The one time the Lua submission is actually short!

…so yeah, it's another "just overload the operator" situation.

-11 bytes by Adamátor

a=setmetatable({},{__band=loadstring""})b=0

• current version
• original version

Answer 23

C++ (portable)

#include <iomanip>
#include <iostream>
         
struct XandValue
{
    bool x;                                                                                 static constexpr bool b[] = {1,0};
    operator bool() const { return x; }
    friend std::ostream& operator<<(std::ostream& o, XandValue v){ return o << v.x   [b]; } XandValue(bool x):x{!x}{}
};

int main(){
    XandValue a{true}, b{true};
    std::cout << std::boolalpha
              << "a is " << a << "\n"
              << "b is " << b << "\n"
              << "a && b is " << (a && b) << '\n';
}

Output:

a is true
b is true
a && b is false

Scroll rightwards to see the lies

Answer 24

Uiua

Print‼ ←^ $"&p$\"_: \_\" _" ⊙(⍜⊜□≡⋅"¬×"⊸⦷@×) °□₂

A ← 1
B ← 1

Print‼(A|A)
Print‼(B|B)
Print‼(A AND B|×A B)

Try it in the pad!

Output:

A: 1
B: 1
A AND B: 0

1 is truthy and 0 is falsy, as always.

Explanation

In Uiua, we usually do logical AND with × multiply.
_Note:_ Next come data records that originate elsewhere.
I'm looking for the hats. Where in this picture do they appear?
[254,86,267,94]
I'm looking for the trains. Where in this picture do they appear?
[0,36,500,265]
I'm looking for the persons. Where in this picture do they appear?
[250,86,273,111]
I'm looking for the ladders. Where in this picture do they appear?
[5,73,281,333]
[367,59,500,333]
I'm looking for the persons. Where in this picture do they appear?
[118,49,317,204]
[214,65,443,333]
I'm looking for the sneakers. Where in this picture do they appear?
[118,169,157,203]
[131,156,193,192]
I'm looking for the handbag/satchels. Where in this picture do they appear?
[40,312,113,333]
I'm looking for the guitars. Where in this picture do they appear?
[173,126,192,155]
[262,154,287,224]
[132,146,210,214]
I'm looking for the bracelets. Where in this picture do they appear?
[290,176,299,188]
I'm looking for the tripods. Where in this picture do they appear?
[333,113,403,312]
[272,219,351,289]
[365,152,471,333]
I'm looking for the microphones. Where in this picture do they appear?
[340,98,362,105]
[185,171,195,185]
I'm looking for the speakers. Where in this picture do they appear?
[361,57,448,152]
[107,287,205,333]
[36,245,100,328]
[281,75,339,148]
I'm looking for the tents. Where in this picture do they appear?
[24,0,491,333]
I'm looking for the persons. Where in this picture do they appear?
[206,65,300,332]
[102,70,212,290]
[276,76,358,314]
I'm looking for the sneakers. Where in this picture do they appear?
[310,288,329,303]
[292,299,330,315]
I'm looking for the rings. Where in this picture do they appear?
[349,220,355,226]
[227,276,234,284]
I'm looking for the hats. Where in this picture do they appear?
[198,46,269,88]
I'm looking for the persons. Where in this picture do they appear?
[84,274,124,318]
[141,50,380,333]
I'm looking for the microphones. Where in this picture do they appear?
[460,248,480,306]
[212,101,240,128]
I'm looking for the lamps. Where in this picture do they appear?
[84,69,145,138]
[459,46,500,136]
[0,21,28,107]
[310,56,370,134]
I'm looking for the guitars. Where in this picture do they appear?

The Print‼ macro defined at the top of the code, other than being a nice wrapper, also hides a piece of code that turns any instance of × into ¬×, effectively inverting any logical ANDs done inside it.

Answer 25

Google Sheets

=let(
  and, lambda(a, b, xor(a, b)),
  a, true,
  b, true,
  vstack(
    if(a, a),
    if(b, b),
    if(and(a, b), and(a, b)),
    if(not(and(a, b)), "not at the same time")
  )
)

Redefines and() so that it returns true when the number of true arguments is odd, and false when the number of true arguments is even.